▶ [Exercise description] Translate this sentence from the prescription drug abuse excerpt below into Spanish: "Entering a drug den, you might expect to find cocaine or heroin."

▶ [Document excerpt]
Entering a drug den, you might expect to find cocaine or heroin. But side by side with this pile of "hard stuff" were prescription pills, lots of them.
The little green tablets the men were dealing -- known as "Perc 30s," "Percs" or simply "30s" on the streets -- were 30-milligram oxycodone. In medicine, oxycodone is known as an opioid analgesic, a powerful painkiller prescribed to patients with acute or chronic pain. On the streets, it's known as heroin in a pill, and to borrow some Boston slang, it will get you "completely jammed."
When Gil Kerlikowske, President Barack Obama's national drug policy director, recently described today's prescription drug abuse in the U.S. as worse than the crack epidemic of the 1980s, he was simply echoing what these drug dealers have long known.
"Pills are what it is now," as one of them put it to us that night.
In the U.S., more people are abusing prescription drugs than cocaine, heroin and Ecstasy combined, but the most destructive have been prescription pain drugs such as oxycodone, best known by the brand name OxyContin.

▶ [Data records]
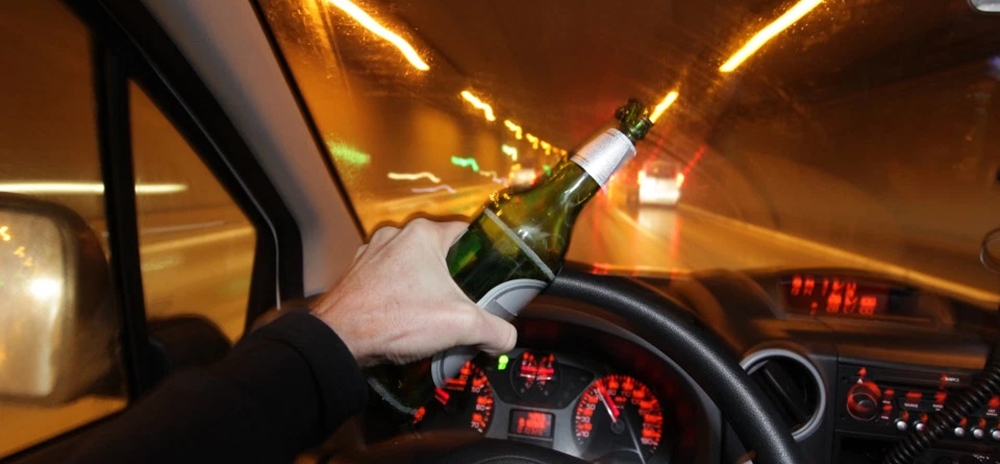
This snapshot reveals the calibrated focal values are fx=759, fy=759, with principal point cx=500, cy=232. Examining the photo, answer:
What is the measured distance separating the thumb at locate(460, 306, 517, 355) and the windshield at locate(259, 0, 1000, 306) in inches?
15.1

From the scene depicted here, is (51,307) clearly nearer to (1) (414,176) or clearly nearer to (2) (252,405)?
(2) (252,405)

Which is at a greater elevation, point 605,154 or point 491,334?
point 605,154

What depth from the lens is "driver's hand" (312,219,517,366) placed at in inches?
53.5

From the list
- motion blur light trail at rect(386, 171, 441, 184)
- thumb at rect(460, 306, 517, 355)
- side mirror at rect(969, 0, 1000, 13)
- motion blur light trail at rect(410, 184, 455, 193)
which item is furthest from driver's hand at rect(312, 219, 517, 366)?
motion blur light trail at rect(410, 184, 455, 193)

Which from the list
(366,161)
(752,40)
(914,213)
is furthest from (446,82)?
(914,213)

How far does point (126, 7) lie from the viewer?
239 centimetres

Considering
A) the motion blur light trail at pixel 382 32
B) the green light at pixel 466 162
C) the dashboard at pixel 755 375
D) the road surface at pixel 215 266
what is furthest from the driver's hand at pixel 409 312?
the green light at pixel 466 162

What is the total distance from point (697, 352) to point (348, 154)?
7.42 ft

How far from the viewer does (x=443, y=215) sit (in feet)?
5.17

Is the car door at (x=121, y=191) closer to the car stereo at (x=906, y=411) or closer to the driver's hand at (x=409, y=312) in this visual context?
the driver's hand at (x=409, y=312)

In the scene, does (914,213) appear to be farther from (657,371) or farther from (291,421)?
(291,421)

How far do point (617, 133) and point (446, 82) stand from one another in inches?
95.5

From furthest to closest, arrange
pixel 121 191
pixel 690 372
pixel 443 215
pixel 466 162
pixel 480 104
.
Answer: pixel 466 162
pixel 480 104
pixel 121 191
pixel 690 372
pixel 443 215

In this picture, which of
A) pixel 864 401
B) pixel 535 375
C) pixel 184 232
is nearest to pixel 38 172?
pixel 184 232
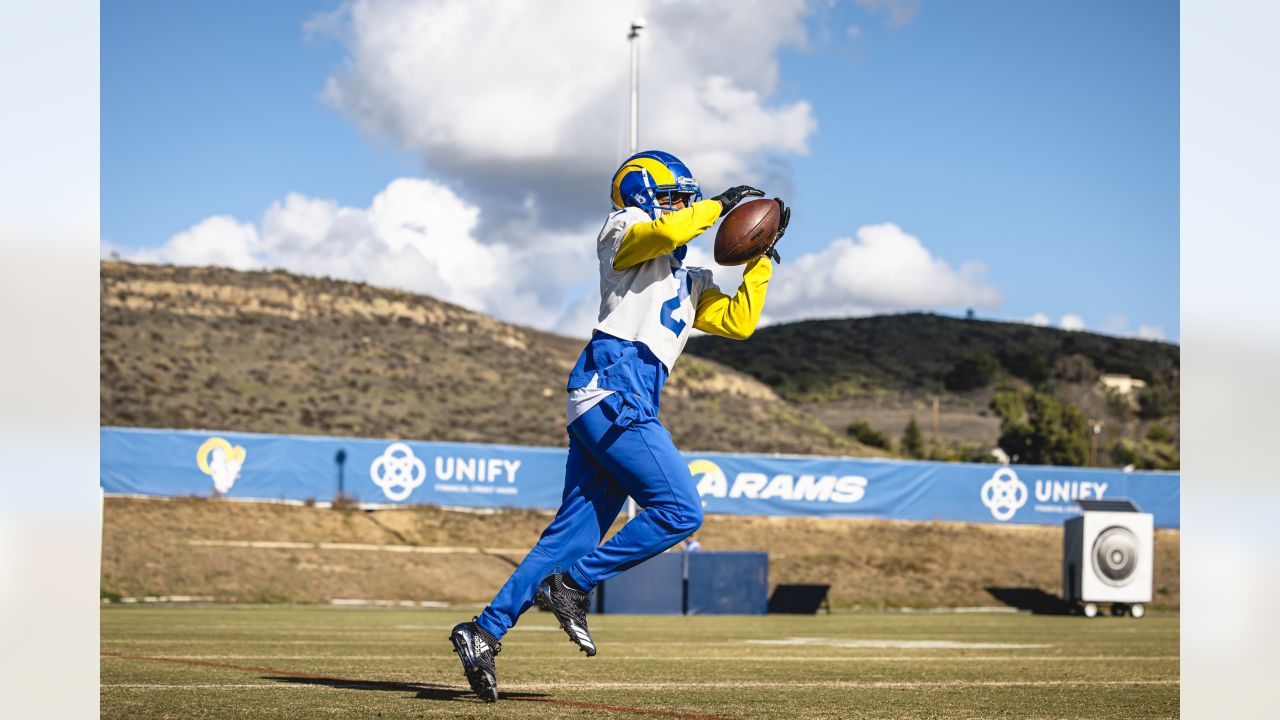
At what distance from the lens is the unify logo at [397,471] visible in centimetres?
3048

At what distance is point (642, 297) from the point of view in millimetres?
5520

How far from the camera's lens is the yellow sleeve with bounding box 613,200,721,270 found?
5.36 m

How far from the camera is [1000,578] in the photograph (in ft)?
108

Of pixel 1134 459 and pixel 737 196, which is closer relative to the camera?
pixel 737 196

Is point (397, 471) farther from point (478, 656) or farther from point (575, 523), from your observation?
point (478, 656)

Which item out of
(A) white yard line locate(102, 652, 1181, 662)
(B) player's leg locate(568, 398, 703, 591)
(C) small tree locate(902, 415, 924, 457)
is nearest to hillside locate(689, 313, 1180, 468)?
(C) small tree locate(902, 415, 924, 457)

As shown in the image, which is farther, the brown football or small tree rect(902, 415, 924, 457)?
small tree rect(902, 415, 924, 457)

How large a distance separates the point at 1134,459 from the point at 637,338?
63863 mm

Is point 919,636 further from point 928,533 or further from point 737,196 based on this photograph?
point 928,533

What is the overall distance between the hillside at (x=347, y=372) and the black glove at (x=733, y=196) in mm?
41587

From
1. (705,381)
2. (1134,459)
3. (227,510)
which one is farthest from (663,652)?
(1134,459)

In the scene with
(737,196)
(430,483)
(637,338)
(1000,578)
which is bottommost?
(1000,578)

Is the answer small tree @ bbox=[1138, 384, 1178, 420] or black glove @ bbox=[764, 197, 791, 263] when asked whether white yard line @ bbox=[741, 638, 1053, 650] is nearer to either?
black glove @ bbox=[764, 197, 791, 263]

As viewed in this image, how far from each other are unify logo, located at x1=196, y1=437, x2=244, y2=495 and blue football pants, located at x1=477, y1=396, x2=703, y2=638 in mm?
25044
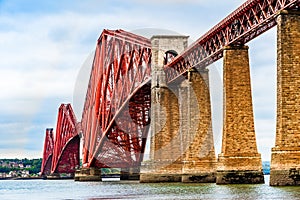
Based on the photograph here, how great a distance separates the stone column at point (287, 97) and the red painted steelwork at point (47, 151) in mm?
133759

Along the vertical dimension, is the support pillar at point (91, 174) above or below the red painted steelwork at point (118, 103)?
below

▶ [Exercise solution] Al entrar en un antro de drogas, uno podría esperar encontrar cocaína o heroína.